ミーティングは終わったが、⽇が暮れるまでには、まだだいぶ時間があったので、私はカフェに残って、みなさんとおしゃべりを続けた。特に藤井さんとは、⼤いに盛り上がった。歳は近いし、2⼈とも同じく、「障がい者雇⽤」という雇用形態で働いていることもあって、すごく気も話も合うのだ。ここで林先⽣の⾔葉が、脳裏によみがえる。
「当たって砕けろ!」
ようし。私は思い切って、藤井さんに申し出てみた。
「連絡先の交換をしませんか? 藤井さんとは、《クイック・ダイアリー》だけじゃなく、もっと密なお付き合いがしたいです!」
「いいですよ、喜んで!」
やった! 念願の連絡先交換! 林先⽣に感謝。私たちは、今、流⾏りのSNSアプリ「サイン(SIGN)」で、連絡先交換をした。すると、藤井さんは……

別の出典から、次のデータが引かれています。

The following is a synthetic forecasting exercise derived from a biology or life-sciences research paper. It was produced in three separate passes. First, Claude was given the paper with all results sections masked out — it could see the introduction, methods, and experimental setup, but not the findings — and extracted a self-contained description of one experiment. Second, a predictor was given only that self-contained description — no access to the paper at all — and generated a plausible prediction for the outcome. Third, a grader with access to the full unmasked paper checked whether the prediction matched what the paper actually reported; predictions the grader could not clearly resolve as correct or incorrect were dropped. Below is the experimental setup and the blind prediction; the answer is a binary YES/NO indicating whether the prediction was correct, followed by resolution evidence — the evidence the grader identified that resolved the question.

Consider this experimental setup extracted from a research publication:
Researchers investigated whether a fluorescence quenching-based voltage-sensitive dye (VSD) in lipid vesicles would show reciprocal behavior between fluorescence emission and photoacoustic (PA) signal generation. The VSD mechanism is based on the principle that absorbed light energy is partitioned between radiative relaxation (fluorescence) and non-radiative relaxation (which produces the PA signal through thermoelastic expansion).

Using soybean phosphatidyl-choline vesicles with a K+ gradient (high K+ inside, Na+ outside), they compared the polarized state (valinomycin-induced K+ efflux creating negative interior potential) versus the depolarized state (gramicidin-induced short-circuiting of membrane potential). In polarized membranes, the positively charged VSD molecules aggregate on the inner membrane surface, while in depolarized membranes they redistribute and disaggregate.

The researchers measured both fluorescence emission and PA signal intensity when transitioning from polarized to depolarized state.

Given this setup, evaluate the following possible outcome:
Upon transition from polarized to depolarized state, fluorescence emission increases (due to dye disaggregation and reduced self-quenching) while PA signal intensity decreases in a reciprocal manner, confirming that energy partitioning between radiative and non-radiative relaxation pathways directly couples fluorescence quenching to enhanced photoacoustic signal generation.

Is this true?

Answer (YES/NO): YES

「あたしには、敬語は使わなくていいですよ。ていうか、あたしも使わなくていいですよね?」
「もちろんです、いや、もちろんよ。よろしくね、百海ちゃん。」
「よろしく、美⾹ちゃん。」
そのあとも、夜が更(ふ)けるまで、2⼈で語り合った。そういえば、⼣⽅からの仕事をしている百海ちゃんにとっては、これからが本番だわね。でも私は、今⽇は、もう失礼しなきゃ。明⽇は仕事の⽇だからね。